As the streams of water plunged against the steel wall Dan turned to his employer.
"You wanted to speak to me, Mr. Howland?"
"Yes, I want to compliment you on your discipline and—and what is the exact situation?"
"Not so good; but a working chance. It will be a short and sharp go; for the hold's lined with tar and sugar reek—otherwise the cotton might go for days. It won't in that hold, though. The fight'll be right here. If it breaks through into this we've got to run; if not, it will burn out where it is."
"What are the chances that it won't?"
"Why, you know more about the structural strength of this boat than I do. To be honest, I never liked your bulkheads, else I would have opened a stop-cock and flooded the hold long ago. Still, what water would burst through, fire might not."
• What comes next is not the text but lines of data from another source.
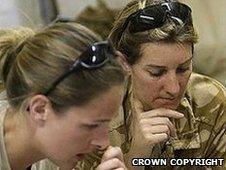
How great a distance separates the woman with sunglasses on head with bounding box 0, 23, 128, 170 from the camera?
76cm

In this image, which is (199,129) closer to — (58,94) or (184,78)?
(184,78)

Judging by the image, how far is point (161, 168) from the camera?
1137 millimetres

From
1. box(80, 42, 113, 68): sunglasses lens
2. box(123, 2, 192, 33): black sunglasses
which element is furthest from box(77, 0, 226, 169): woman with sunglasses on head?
box(80, 42, 113, 68): sunglasses lens

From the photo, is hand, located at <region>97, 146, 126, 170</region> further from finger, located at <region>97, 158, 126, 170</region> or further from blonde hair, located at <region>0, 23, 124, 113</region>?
blonde hair, located at <region>0, 23, 124, 113</region>

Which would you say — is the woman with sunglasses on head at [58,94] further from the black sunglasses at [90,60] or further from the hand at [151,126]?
the hand at [151,126]

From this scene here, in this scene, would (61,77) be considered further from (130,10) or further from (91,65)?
(130,10)

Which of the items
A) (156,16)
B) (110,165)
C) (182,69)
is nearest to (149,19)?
(156,16)

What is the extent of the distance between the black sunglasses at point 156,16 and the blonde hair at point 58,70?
28 cm

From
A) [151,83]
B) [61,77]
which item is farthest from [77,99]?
[151,83]

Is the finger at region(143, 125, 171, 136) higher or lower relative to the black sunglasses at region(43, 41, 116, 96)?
lower

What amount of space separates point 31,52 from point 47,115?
0.10 metres

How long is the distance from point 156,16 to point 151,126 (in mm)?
225

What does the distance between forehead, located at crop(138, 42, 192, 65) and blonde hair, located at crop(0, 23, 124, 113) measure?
264 mm

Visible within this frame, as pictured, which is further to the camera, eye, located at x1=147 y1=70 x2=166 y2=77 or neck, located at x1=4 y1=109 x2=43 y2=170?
eye, located at x1=147 y1=70 x2=166 y2=77
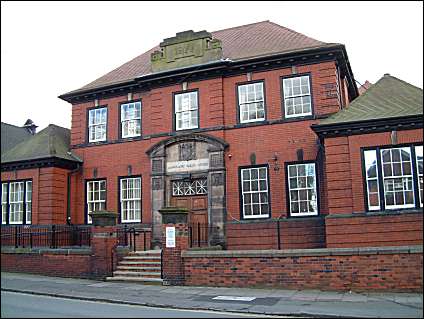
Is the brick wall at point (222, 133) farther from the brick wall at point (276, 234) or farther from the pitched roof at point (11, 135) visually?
the pitched roof at point (11, 135)

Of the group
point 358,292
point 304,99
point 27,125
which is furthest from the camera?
point 27,125

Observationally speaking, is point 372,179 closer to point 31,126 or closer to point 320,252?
point 320,252

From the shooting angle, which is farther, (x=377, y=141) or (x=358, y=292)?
(x=377, y=141)

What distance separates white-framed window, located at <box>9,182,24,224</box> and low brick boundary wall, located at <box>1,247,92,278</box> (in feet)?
12.3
Horace Howland, who had paid his own price for the Tampico, and who by the same token had his own opinion of her, said nothing.
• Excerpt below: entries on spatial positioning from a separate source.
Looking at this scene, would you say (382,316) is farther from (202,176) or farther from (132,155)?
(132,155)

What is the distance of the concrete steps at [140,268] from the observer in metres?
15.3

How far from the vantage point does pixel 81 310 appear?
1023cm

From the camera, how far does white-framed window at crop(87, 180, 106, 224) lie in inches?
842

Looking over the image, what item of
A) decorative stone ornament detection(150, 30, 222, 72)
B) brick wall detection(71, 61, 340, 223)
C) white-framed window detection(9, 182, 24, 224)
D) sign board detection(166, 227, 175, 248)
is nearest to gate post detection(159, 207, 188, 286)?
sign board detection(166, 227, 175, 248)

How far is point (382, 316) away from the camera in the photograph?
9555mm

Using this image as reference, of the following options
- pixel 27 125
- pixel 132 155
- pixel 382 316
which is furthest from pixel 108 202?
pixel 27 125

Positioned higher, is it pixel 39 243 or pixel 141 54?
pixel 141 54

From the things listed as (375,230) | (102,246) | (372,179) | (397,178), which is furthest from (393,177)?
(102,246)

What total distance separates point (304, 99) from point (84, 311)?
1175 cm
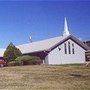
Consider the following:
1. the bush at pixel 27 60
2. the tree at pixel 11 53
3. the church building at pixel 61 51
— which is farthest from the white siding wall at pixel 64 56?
the tree at pixel 11 53

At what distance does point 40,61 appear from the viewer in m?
47.4

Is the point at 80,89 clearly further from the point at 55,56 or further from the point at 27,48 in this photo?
the point at 27,48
"I have arranged about the boats," resumed Dan. "If the worst comes, my men know what to do and they are the men to do it. It's not too rough to launch safely. Now, Mr. Howland, I've wasted too much time talking. Don't forget to send two men to Mr. Jackson," and he sprang up the ladder and hurried forward.
The feet of the men at work over the burning hold were blistering. Dan yanked out an inch hose and set a cabin boy to sluicing the deck where they stood, sending up dense clouds of enveloping steam. A broad tongue of blue flame curled out of the port hawse-hole, licked along the half-protruding anchor, rose above the rail, and then burst into a puff of red fire which floated away in the wind. A cargo port door warped in the heat, buckled outward, tearing plates and rivets with a rasping screech, and dropped hissing into the black waters; and the wind, blowing from astern, was sucked into the opening, fanning the flames to screaming ferocity.
The tale was plain for every one, and Dan read it to the last word. Water would be of more service elsewhere, that was certain. So he withdrew the four crews from their hose vents, ordered two of them to take their lines into the second hold, and set the others flooding the deck. He shifted two of his seven-inch steam lines to the midship plugs, and then followed the hose men, who had joined their comrades in the darkness of the second hold. Streams of water were hissing against the steel barrier and flying back at the faces of the nozzle men in hot spray.